JAVA: Extract Footer Images from a docx document


I've a task of extracting all the images from a docx file. I am ussing the snippet below for the same. I am using the Apache POI api for the same.

`File file = new File(InputFileString);
 FileInputStream fs = new FileInputStream(file.getAbsolutePath());
 //FileInputStream fs=new FileInputStream(src);
  //create office word 2007+ document object to wrap the word file
  XWPFDocument doc1x=new XWPFDocument(fs);
  //get all images from the document and store them in the list piclist
  List<XWPFPictureData> piclist=doc1x.getAllPictures();
  //traverse through the list and write each image to a file
  Iterator<XWPFPictureData> iterator=piclist.iterator();
  int i=0;
  while(iterator.hasNext()){
   XWPFPictureData pic=iterator.next();
   byte[] bytepic=pic.getData();
   BufferedImage imag=ImageIO.read(new ByteArrayInputStream(bytepic));
          ImageIO.write(imag, "jpg", new File("C:/imagefromword"+i+".jpg"));
          i++;
  }`

However, this code cannot detect any images which are in the footer or header section of the document.

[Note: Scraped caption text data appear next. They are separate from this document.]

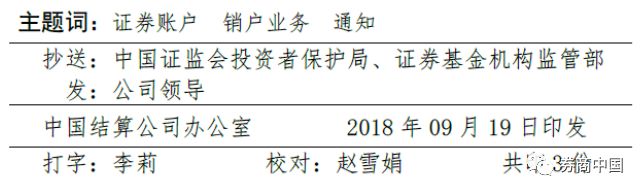 重磅！股票账户可网上销户了，不得收取销户费，2天内办理完毕……券商该如何应对客户流失？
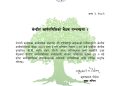 देउवा पक्षले भोलि बिहान ८ बजे केन्द्रीय कार्यसमितिको बैठक बोलायो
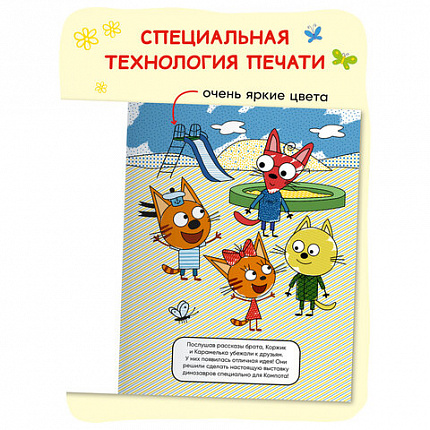 Раскраска водная "Три кота", лицензия, 16 стр, А4, 248х198 мм, АССОРТИ, Мозаика-Синте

I've extensively used my google skills and couldn't come up with anything useful.

Is there anyway to capture the image file in the footer section of the docx file?


Solution

  • I am no expert on Apache POI issues, but a simple search came up with this code:

    package com.concretepage;
    import java.io.FileInputStream;
    import org.apache.poi.openxml4j.opc.OPCPackage;
    import org.apache.poi.xwpf.model.XWPFHeaderFooterPolicy;
    import org.apache.poi.xwpf.usermodel.XWPFDocument;
    import org.apache.poi.xwpf.usermodel.XWPFFooter;
    import org.apache.poi.xwpf.usermodel.XWPFHeader;
    public class ReadDOCXHeaderFooter {
       public static void main(String[] args) {
         try {
         FileInputStream fis = new FileInputStream("D:/docx/read-test.docx");
         XWPFDocument xdoc=new XWPFDocument(OPCPackage.open(fis));
         XWPFHeaderFooterPolicy policy = new XWPFHeaderFooterPolicy(xdoc);
         //read header
         XWPFHeader header = policy.getDefaultHeader();
         System.out.println(header.getText());
         //read footer
         XWPFFooter footer = policy.getDefaultFooter();
         System.out.println(footer.getText());
         } catch(Exception ex) {
        ex.printStackTrace();
         } 
      }
    }
    

    And the documentation page of XWPFHeaderFooter (which is the direct father class of the XWPFFooter class in the above example...) shows the same getAllPictures method you used to iterate over all the pictures in the documents body.

    I on mobile, so I haven't really tested anything - but it seems straight-forward enough to work.

    Good luck!